Three things in life are certain: death, taxes, and new iPhones in September. Bloomberg’s Mark Gurman reports that this year’s iPhone event will be held on Wednesday, September 7th.
According to Gurman, the non-pro iPhone 14 lineup will axe the 5.4-inch mini display size that Apple has sold for the last couple of generations. The standard 6.1-inch model will instead be joined by a large-screened 6.7-inch version, matching the screen size of the current iPhone Pro Max model. But these phones will also continue to use the current Apple A15 Bionic chip and will look externally similar to the iPhone 13.
The iPhone 14 Pro will reportedly be more exciting, replacing the current camera notch with a pair of pinhole cutouts for the front-facing camera and FaceID scanner; many Android phones have already switched to similar pinhole cutouts to save screen space. The Pro phones will also reportedly get a faster chip and an even-larger three-lens camera assembly anchored by a 48-megapixel wide-angle camera plus 12-megapixel ultra-wide and telephoto cameras.
Apple also plans to introduce new Apple Watches, the report says. The Series 8 watches will reportedly include a standard model that looks similar to the current Series 7, plus a long-rumored larger and more “rugged” titanium model with more battery life and additional fitness tracking features.
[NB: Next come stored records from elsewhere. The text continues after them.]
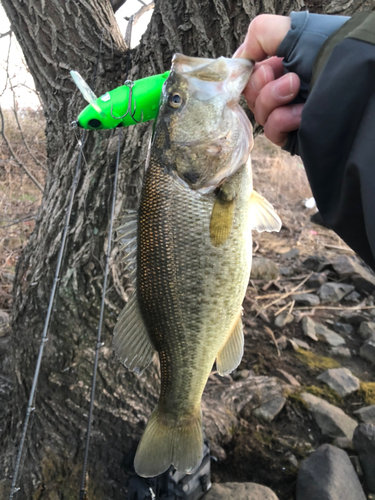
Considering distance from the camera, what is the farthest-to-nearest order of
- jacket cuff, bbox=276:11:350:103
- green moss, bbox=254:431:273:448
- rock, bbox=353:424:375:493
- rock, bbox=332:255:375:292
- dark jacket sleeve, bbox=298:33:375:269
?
rock, bbox=332:255:375:292
green moss, bbox=254:431:273:448
rock, bbox=353:424:375:493
jacket cuff, bbox=276:11:350:103
dark jacket sleeve, bbox=298:33:375:269

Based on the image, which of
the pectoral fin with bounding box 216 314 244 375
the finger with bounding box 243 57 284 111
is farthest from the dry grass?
the finger with bounding box 243 57 284 111

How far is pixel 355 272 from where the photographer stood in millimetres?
5691

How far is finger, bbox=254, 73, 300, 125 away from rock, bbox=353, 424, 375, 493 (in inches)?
106

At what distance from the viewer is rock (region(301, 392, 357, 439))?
2963 mm

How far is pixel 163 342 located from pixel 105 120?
3.37 ft

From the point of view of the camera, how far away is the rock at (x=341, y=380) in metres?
3.47

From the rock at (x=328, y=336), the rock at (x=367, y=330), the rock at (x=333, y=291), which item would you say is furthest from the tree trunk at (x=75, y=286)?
the rock at (x=333, y=291)

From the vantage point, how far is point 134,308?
5.35ft

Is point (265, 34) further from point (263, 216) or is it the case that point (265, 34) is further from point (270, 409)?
point (270, 409)

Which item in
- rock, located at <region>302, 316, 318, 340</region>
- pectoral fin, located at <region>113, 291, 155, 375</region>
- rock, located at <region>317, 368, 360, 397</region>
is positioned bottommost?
rock, located at <region>302, 316, 318, 340</region>

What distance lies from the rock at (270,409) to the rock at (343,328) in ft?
6.25

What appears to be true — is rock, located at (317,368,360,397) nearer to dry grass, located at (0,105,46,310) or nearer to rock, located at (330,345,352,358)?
rock, located at (330,345,352,358)

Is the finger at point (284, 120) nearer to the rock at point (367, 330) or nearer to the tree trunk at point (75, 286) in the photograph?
the tree trunk at point (75, 286)

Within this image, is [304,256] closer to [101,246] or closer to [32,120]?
[101,246]
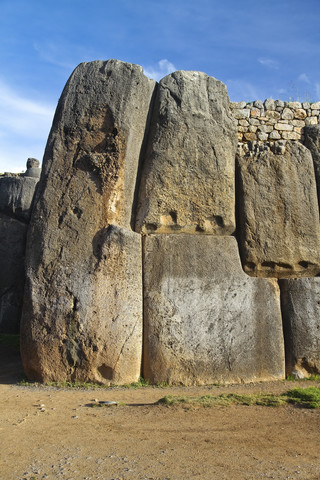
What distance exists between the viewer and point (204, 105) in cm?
693

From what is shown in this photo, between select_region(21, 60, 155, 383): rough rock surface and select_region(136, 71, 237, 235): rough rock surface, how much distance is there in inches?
9.9

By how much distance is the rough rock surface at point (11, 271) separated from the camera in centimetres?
910

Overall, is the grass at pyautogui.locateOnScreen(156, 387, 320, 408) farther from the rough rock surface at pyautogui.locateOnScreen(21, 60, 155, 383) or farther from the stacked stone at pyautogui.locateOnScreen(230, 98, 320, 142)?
the stacked stone at pyautogui.locateOnScreen(230, 98, 320, 142)

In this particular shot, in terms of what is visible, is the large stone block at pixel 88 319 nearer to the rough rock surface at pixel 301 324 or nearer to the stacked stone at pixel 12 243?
the rough rock surface at pixel 301 324

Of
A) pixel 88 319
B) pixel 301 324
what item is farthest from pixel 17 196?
pixel 301 324

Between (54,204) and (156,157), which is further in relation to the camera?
(156,157)

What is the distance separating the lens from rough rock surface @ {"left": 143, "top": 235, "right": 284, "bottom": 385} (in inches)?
232

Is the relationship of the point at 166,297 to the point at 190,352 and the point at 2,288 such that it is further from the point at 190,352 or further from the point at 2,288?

The basic Apple Watch SE will reportedly receive a faster chip—the current SE uses an Apple S5, and a new one could use an S6, S7, or some newer as-yet unannounced chip. This new SE model will hopefully mean the end of the long-lived Apple Watch Series 3, which the company still sells even though it won’t be receiving the watchOS 9 update this fall.
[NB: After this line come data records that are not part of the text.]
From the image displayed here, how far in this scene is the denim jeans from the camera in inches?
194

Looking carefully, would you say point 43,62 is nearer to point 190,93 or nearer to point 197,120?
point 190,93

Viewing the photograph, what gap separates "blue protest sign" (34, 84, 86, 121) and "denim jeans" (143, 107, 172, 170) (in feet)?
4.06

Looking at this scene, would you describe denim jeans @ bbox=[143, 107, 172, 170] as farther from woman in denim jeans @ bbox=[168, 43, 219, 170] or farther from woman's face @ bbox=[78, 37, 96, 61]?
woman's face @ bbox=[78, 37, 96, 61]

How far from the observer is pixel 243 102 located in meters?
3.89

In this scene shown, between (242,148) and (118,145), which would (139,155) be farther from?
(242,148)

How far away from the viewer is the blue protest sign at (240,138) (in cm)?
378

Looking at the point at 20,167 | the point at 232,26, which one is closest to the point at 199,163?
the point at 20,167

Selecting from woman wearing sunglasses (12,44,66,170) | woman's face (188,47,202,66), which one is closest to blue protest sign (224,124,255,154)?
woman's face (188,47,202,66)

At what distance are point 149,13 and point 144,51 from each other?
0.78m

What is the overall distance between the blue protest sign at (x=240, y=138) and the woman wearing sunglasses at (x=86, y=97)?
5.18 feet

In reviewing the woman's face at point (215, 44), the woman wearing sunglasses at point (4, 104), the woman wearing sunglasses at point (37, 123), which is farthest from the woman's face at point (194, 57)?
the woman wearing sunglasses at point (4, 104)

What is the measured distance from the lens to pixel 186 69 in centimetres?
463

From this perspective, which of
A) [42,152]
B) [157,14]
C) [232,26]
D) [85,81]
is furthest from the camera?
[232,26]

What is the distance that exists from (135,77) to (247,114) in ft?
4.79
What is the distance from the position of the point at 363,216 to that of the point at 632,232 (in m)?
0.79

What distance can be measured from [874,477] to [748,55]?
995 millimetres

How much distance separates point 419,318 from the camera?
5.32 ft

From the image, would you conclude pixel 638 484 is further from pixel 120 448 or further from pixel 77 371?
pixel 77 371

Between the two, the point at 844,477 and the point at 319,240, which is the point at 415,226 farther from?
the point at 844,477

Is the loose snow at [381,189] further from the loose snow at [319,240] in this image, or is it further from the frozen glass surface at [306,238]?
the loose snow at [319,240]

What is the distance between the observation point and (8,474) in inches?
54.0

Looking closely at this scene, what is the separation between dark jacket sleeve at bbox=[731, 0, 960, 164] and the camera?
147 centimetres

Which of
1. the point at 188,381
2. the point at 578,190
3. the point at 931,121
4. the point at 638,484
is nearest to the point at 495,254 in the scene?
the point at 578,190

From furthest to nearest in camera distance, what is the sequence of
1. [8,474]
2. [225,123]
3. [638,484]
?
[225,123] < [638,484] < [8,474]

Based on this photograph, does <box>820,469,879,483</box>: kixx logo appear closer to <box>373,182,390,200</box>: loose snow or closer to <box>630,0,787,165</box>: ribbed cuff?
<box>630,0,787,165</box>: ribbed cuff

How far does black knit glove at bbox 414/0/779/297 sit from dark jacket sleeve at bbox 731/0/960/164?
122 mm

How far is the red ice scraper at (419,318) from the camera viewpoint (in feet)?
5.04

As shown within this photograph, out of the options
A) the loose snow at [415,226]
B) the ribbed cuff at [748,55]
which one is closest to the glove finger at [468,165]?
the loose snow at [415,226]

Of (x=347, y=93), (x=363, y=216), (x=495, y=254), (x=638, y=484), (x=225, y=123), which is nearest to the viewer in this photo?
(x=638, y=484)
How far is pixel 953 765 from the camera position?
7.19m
A September 7th announcement for the new iPhones and watches probably means at least some new devices will be available to buy toward the middle of the month, roughly coinciding with the release of iOS 16—Gurman says that Apple Store employees have been told to prepare for a September 16th launch.
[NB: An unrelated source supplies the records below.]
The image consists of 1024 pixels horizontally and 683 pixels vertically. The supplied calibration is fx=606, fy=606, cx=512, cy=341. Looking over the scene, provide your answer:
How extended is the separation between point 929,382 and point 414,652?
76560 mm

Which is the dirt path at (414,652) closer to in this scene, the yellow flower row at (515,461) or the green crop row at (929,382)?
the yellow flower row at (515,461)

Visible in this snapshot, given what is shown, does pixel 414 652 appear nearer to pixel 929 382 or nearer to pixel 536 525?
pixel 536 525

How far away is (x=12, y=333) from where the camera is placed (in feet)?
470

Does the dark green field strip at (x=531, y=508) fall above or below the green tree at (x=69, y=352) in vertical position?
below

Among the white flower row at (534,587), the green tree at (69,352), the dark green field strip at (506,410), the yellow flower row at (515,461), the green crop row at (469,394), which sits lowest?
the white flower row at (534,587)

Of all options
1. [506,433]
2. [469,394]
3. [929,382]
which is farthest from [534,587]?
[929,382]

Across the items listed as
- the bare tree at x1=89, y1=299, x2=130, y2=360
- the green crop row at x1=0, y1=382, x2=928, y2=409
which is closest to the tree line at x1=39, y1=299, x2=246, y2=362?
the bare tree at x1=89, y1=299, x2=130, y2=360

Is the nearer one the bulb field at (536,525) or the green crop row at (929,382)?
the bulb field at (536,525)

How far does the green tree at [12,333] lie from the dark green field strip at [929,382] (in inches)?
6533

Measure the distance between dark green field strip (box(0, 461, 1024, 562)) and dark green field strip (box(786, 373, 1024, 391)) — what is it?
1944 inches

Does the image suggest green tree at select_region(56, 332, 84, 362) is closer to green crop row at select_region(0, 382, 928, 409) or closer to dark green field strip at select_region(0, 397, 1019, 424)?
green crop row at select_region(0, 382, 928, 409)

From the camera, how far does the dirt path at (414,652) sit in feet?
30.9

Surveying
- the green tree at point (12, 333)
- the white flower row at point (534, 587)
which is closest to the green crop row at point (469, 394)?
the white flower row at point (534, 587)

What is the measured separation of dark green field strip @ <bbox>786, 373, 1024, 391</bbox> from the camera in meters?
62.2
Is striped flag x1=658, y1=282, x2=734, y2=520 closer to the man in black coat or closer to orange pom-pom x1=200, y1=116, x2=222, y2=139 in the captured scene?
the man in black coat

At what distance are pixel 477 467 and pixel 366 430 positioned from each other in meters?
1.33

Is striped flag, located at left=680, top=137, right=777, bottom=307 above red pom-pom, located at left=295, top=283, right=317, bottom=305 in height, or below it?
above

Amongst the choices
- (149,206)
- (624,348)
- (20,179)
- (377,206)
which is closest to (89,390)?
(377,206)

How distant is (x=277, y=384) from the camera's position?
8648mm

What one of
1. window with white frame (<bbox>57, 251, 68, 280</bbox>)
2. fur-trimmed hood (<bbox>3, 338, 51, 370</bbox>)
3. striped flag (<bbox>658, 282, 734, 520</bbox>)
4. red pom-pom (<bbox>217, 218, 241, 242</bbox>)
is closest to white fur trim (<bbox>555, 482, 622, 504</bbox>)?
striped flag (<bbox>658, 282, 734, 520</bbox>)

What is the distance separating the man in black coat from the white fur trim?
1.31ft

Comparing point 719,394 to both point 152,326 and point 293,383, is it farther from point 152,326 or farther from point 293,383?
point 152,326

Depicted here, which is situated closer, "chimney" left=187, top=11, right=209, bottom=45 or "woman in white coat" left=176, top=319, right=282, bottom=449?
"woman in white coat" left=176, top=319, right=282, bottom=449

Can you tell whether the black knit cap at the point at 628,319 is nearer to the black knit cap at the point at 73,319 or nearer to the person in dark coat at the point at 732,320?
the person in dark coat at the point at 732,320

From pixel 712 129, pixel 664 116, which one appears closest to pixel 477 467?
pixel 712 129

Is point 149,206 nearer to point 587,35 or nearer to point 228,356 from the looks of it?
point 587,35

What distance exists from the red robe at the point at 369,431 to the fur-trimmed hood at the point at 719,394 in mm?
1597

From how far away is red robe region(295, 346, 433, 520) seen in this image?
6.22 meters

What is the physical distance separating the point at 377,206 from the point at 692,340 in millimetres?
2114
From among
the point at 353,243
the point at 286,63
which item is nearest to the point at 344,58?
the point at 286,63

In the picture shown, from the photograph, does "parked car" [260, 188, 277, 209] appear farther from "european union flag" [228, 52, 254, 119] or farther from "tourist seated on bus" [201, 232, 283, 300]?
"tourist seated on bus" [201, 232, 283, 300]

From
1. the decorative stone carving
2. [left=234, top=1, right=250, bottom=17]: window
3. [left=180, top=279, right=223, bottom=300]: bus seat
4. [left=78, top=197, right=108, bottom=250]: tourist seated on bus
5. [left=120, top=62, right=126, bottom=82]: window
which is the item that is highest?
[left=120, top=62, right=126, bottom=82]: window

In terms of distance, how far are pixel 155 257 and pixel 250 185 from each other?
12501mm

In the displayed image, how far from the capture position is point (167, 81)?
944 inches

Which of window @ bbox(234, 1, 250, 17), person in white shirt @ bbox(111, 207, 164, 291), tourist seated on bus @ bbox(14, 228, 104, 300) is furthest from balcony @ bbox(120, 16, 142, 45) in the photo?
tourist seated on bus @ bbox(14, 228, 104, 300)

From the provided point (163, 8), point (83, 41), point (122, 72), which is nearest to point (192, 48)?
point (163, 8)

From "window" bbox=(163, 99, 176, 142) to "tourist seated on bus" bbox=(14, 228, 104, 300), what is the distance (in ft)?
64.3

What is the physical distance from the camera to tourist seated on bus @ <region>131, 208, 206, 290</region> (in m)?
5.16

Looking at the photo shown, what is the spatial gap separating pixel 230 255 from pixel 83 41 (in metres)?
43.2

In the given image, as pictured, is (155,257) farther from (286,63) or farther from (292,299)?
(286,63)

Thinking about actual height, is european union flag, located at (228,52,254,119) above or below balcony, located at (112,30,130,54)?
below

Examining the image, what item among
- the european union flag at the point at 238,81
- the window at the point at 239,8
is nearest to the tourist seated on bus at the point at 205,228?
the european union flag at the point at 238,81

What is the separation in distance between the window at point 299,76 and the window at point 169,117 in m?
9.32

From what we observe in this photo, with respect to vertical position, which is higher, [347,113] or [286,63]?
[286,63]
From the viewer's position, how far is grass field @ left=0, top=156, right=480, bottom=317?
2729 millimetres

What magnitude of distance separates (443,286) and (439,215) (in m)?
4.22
Apple often holds an iPad- and Mac-focused event in October to complement the September event, which is when we’d expect to see updates to those products and the release of macOS Ventura and the reportedly delayed iPadOS 16. Gurman predicts we’ll finally see a USB-C version of the low-end iPad, new M2-based iPad Pros, and updated Mac mini and MacBook Pros before the end of the year.